Engineers at Rensselaer Polytechnic Institute have transformed a polymer found in common brown seaweed into a device that can support the growth and release of stem cells at the site of a bodily injury or at the source of a disease. The findings mark an important step in efforts to develop new medical therapies using stem cells.
“We have developed a scaffold for stem cell culture that can degrade in the body at a controlled rate,” said lead researcher Ravi Kane, professor of chemical and biological engineering. “With this level of control we can foster the growth of stem cells in the scaffold and direct how, when, and where we want them to be released in the body.”
Kane and his collaborators, which include the author of the paper and former Rensselaer graduate student Randolph Ashton, created the device from a material known as alginate. Alginate is a complex carbohydrate found naturally in brown seaweed. When mixed with calcium, alginate gels into a rigid, three-dimensional mesh.

EXERCISE INSTRUCTIONS>
A. In the seaweed scaffold article, can you retype the part from "Kane and his" to "rigid, three-dimensional mesh." word for word?
B. How would you condense the paragraph of the seaweed scaffold article that begins "Kane and his collaborators" into one or two shorter sentences while keeping its main facts?

DATASET EXCERPT>
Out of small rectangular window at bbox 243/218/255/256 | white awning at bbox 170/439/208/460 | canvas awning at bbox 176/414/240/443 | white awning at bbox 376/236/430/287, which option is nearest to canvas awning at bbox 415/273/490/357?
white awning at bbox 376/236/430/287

OUTPUTS BY TASK>
A.
Kane and his collaborators, which include the author of the paper and former Rensselaer graduate student Randolph Ashton, created the device from a material known as alginate. Alginate is a complex carbohydrate found naturally in brown seaweed. When mixed with calcium, alginate gels into a rigid, three-dimensional mesh.

B. Kane's team, which included the paper's author and former Rensselaer graduate student Randolph Ashton, made the device from alginate. This complex carbohydrate occurs naturally in brown seaweed and gels into a rigid, three-dimensional mesh when mixed with calcium.